* JOB
Return the caption of each of the records below word for word, dropping the picture markers.

* THE DATA
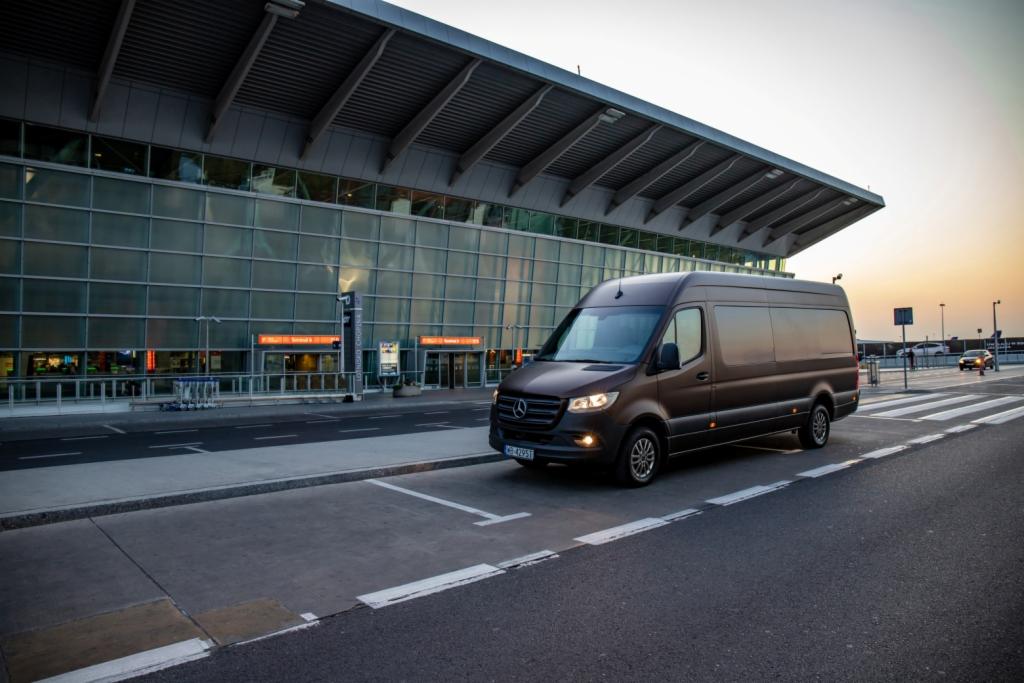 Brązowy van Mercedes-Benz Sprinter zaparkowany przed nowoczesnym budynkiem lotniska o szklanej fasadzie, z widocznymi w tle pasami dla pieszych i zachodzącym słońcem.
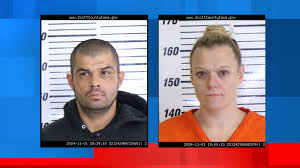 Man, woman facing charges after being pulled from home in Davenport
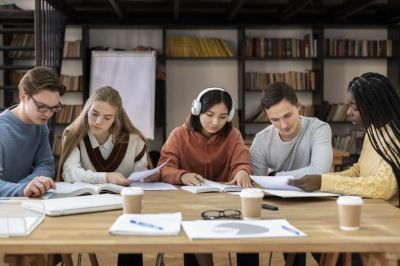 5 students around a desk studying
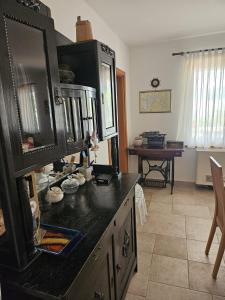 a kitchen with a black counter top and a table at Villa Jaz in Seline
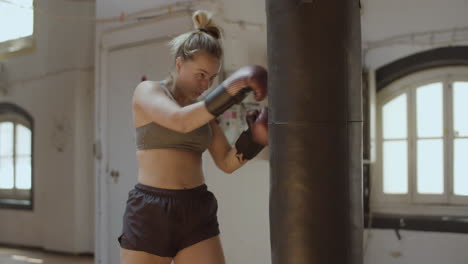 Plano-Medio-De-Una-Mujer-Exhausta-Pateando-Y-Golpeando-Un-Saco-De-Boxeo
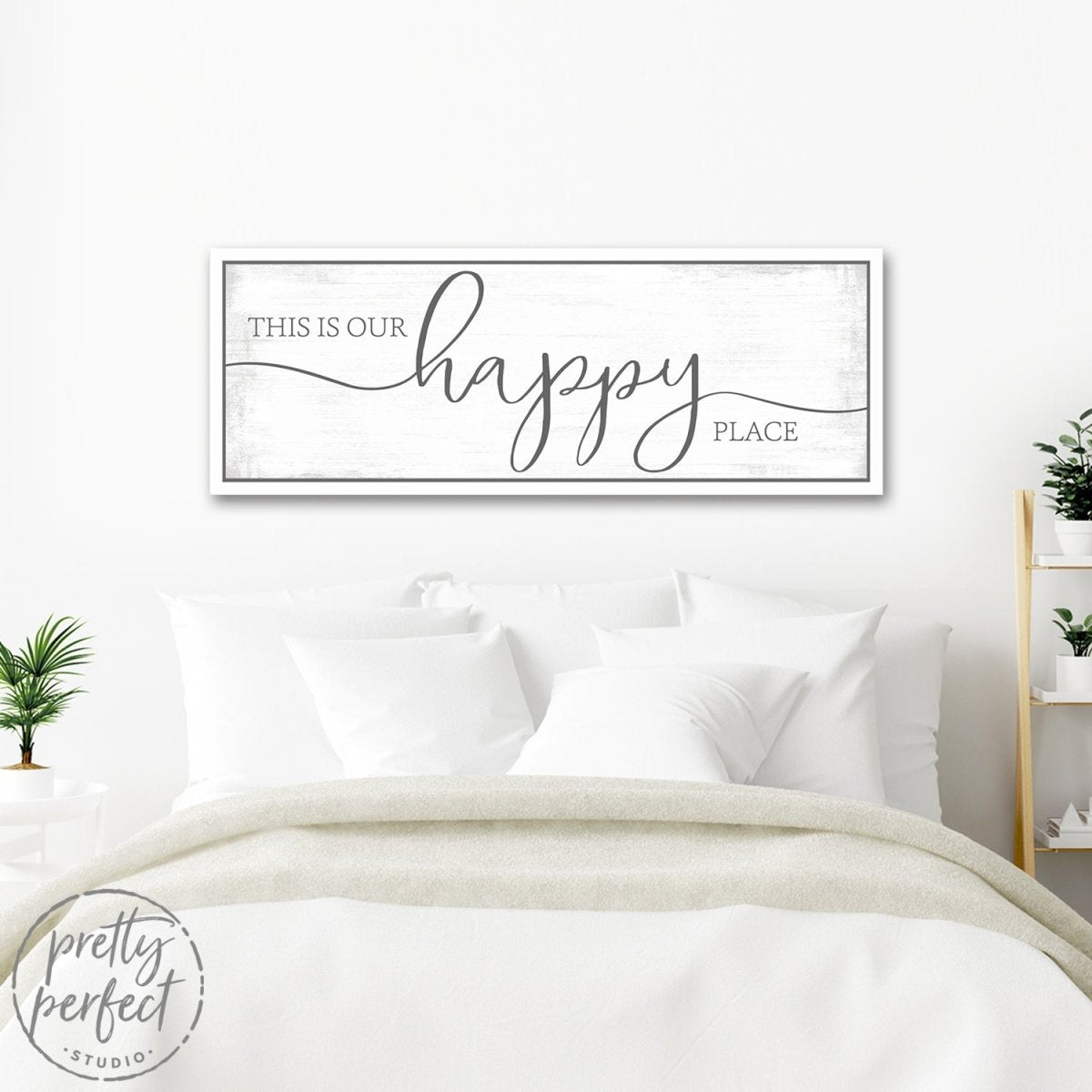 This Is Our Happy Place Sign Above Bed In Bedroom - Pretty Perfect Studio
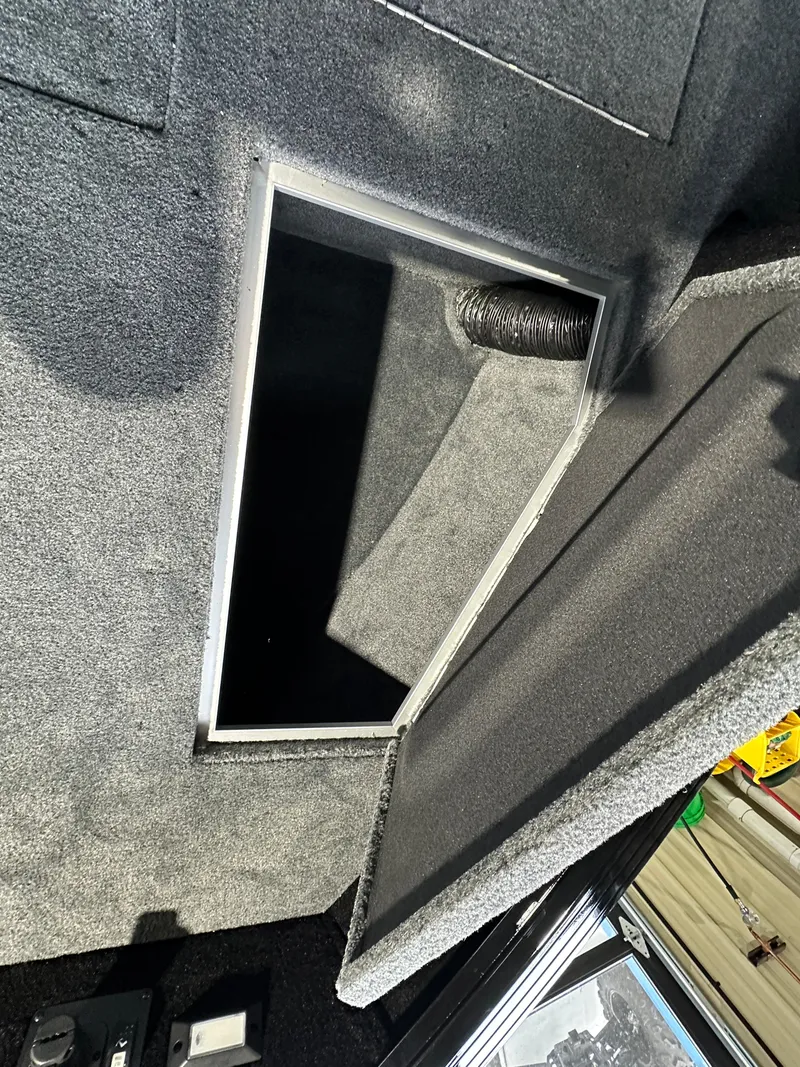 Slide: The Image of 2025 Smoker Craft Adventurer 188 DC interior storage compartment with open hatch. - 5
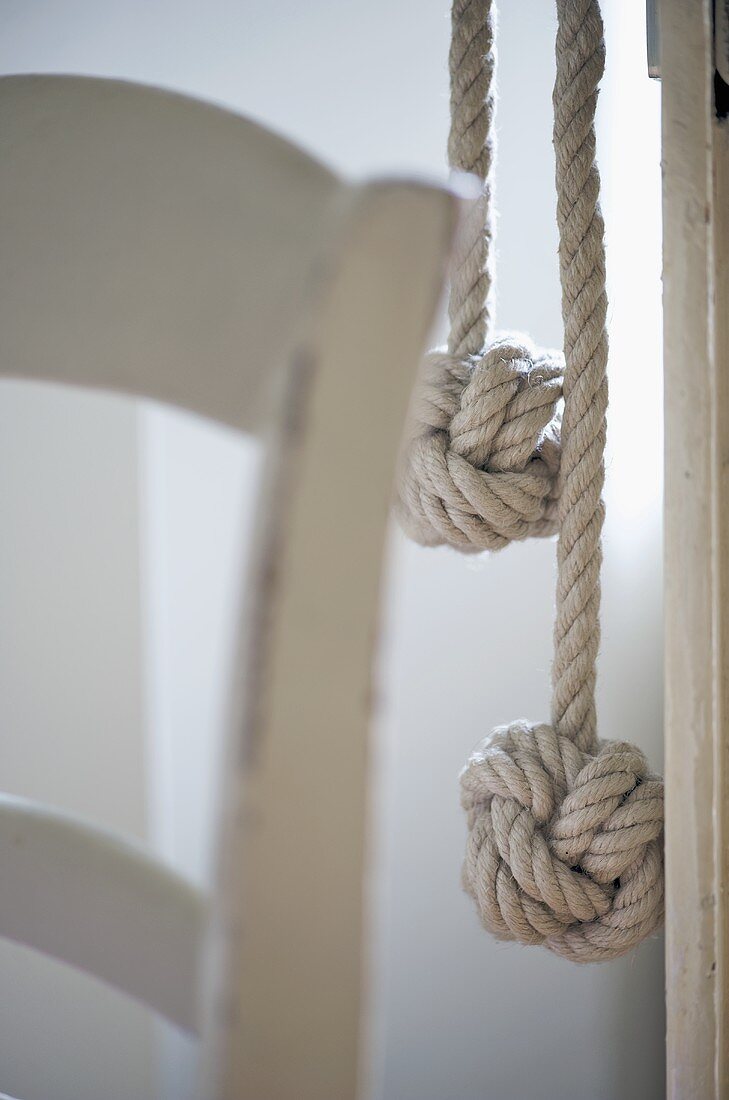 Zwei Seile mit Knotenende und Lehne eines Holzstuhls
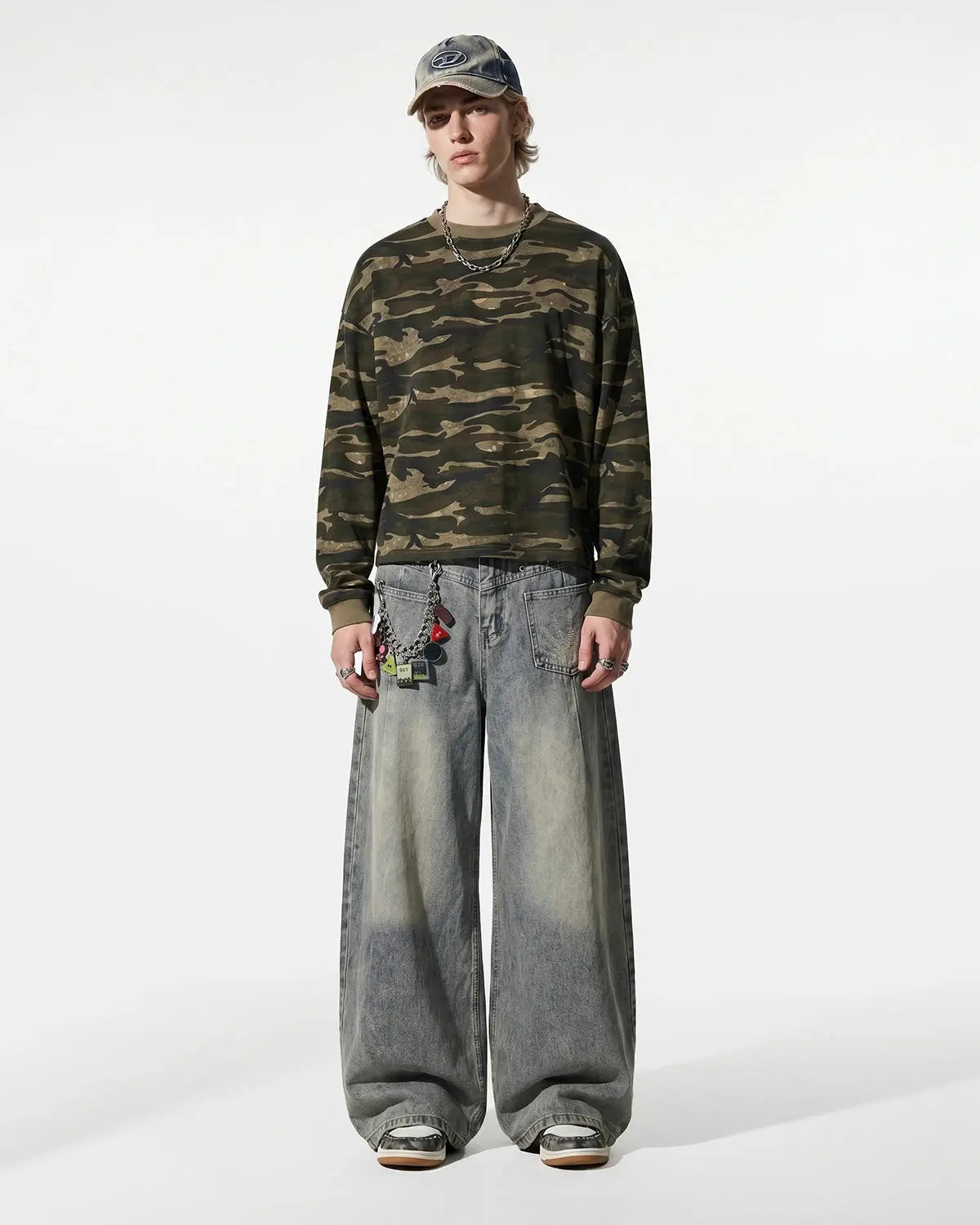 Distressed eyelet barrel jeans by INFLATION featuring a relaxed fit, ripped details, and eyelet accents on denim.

* SOLUTION TO THE EXERCISE
 Brązowy van Mercedes-Benz Sprinter zaparkowany przed nowoczesnym budynkiem lotniska o szklanej fasadzie, z widocznymi w tle pasami dla pieszych i zachodzącym słońcem.
 Man, woman facing charges after being pulled from home in Davenport
 5 students around a desk studying
 a kitchen with a black counter top and a table at Villa Jaz in Seline
 Plano-Medio-De-Una-Mujer-Exhausta-Pateando-Y-Golpeando-Un-Saco-De-Boxeo
 This Is Our Happy Place Sign Above Bed In Bedroom - Pretty Perfect Studio
 Slide: The Image of 2025 Smoker Craft Adventurer 188 DC interior storage compartment with open hatch. - 5
 Zwei Seile mit Knotenende und Lehne eines Holzstuhls
 Distressed eyelet barrel jeans by INFLATION featuring a relaxed fit, ripped details, and eyelet accents on denim.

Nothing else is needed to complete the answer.